**Dataset section**
• • • • •
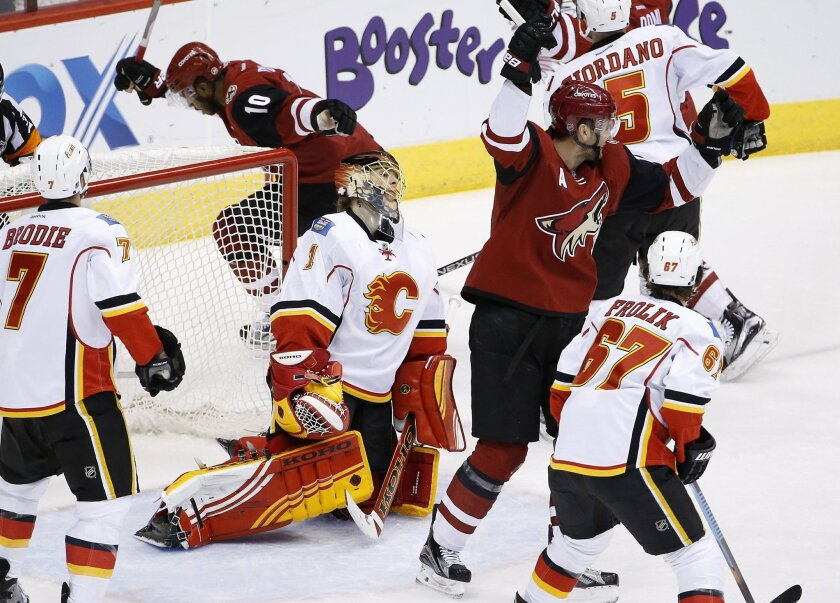 Arizona Coyotes' Anthony Duclair (10) celebrates his goal against Calgary Flames' Jonas Hiller (1), of Switzerland, as Coyotes' Martin Hanzal, second from right, joins the celebration while Flames' T.J. Brodie (7) and Michael Frolik (67), of the Czech Republic, look on during the second period of a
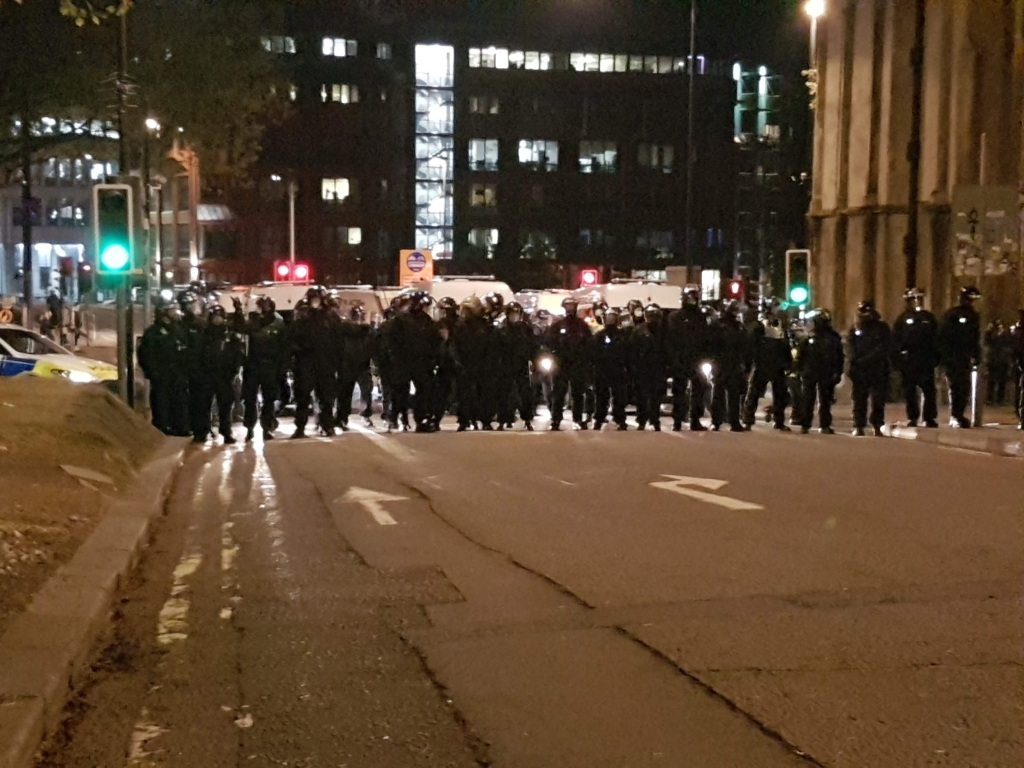Riot police lined up on High Street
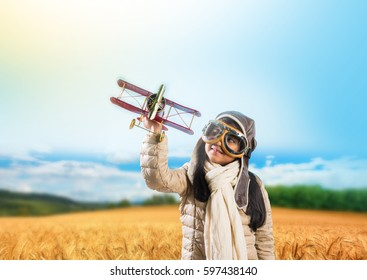 Happy Indian/asian girl kid/child playing with toy metal airplane against winter sky background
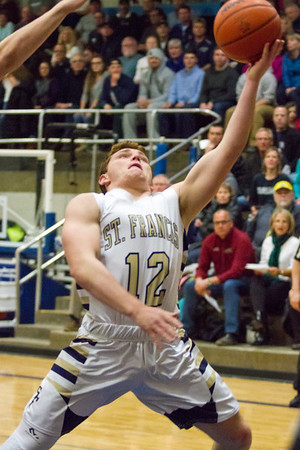 Record-Eagle/Brett A. Sommers Traverse City St. Francis' Gabe Callery attempts a layup during Friday's district championship game against Glen Lake. Glen Lake won 75-60.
• • • • •
**Exercise requirements**
Transcribe every line from the one containing "Riot police lined up on High Street" to the end of the listing, exactly and exclusively. Do not carry any picture over.

**Reply to the exercise**
Riot police lined up on High Street
 Happy Indian/asian girl kid/child playing with toy metal airplane against winter sky background
 Record-Eagle/Brett A. Sommers Traverse City St. Francis' Gabe Callery attempts a layup during Friday's district championship game against Glen Lake. Glen Lake won 75-60.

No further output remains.